Tuesday, May 13, 2008

Marked Progress

The construction of the outside storage shed by Dan Hoefs, (218) 568-8733, took only two days and is a big step forward!  It does still need some bat-proofing along the ridge vent and the corners of the roof.  

In other exciting news, Mr. and Mrs. Universe are moving their trailer out here to the south field while their new Eco Dream Home is built.  This will make it much more convenient to trade hotdish.  But please tell the grandkids to aim their bottle rockets away from my styrofoam roof, at least until Redbeard gets some fascia on it.  

But that's not the funny part.  The funny part is, I learned about this move the day after I dug my soil amendment experiment plots on the trailer pad.  I had to tell the clover seeds to hurry their little genes up or they will be in big trouble.

* * *

Previously I wrote about the opportunity for "catching and storing" outside cold for refrigeration, here in central Minnesota.  Here is a calculation to get an idea of what my fridge is doing in terms of ice.  Mostly the calculation is a string of unit conversions by the factor-label method.

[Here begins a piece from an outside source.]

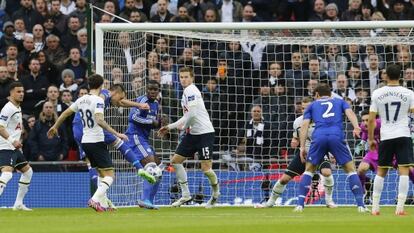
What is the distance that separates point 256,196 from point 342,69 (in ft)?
11.1

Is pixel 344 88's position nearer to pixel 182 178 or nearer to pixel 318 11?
pixel 318 11

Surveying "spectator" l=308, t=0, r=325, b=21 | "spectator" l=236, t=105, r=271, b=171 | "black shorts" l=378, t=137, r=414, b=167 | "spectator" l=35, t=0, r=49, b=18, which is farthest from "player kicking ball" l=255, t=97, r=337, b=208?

The energy guide tag says the fridge uses 484 kilowatt-hours per year.  It's average electric power usage is therefore 484 kWh/year * 1 yr/8760 h * 1000 W/kW = 55 watts electric, long term average.  

The amount of heat which the fridge is moving is greater than the electric power by a factor called the coefficient of performance or COP.  I'm just going to guess this is 3, so that the average heat transfer out of the thing is 166 watts thermal * 1 Btu per hour / .2931 W = 565 Btu/h.

One "ton" of cooling is the latent heat of melting of one ton of ice in 24 hours, or 12000 Btu/h, so the fridge is using the equivalent of  565 Btu/h * 1 ton/12000 Btu/h = 47e-3 tons of ice in 24 hours.  47e-3 tons * 2000 lbs/ton = 94 pounds of ice per day, which melts into 11.75 gallons of water.  

That seems like kind of a lot, but the unit does have a freezer, so if you were only trying to replace the regular fridge part with ice cooling it wouldn't take as much.  Does anyone remember how much ice the ice man useta bring and how often?  

For Energy Independence Week I was thinking of taking some of the refrigeration load off the PV array by freezing 2-liter bottles of ice ahead of time.  This calculation suggests that might not help too much.

Also for Energy Independence Week I've been monitoring how much I'm using the microwave, using a Kill-A-Watt meter.  The news there is pretty good -  I've used only 1.2 kilowatt hours in 17 days.  That may not be accurate though - annoyingly, the meter is only rated for 15 amps and the microwave is 20.  This meter is a great product but it's no good for some of the big stuff that really matters, like hardwired furnace fans or electric dryers and ranges.  Get with it P3.

My News of the Future segment today features John Michael Greer's latest blog post.  His previous six posts are very good as well.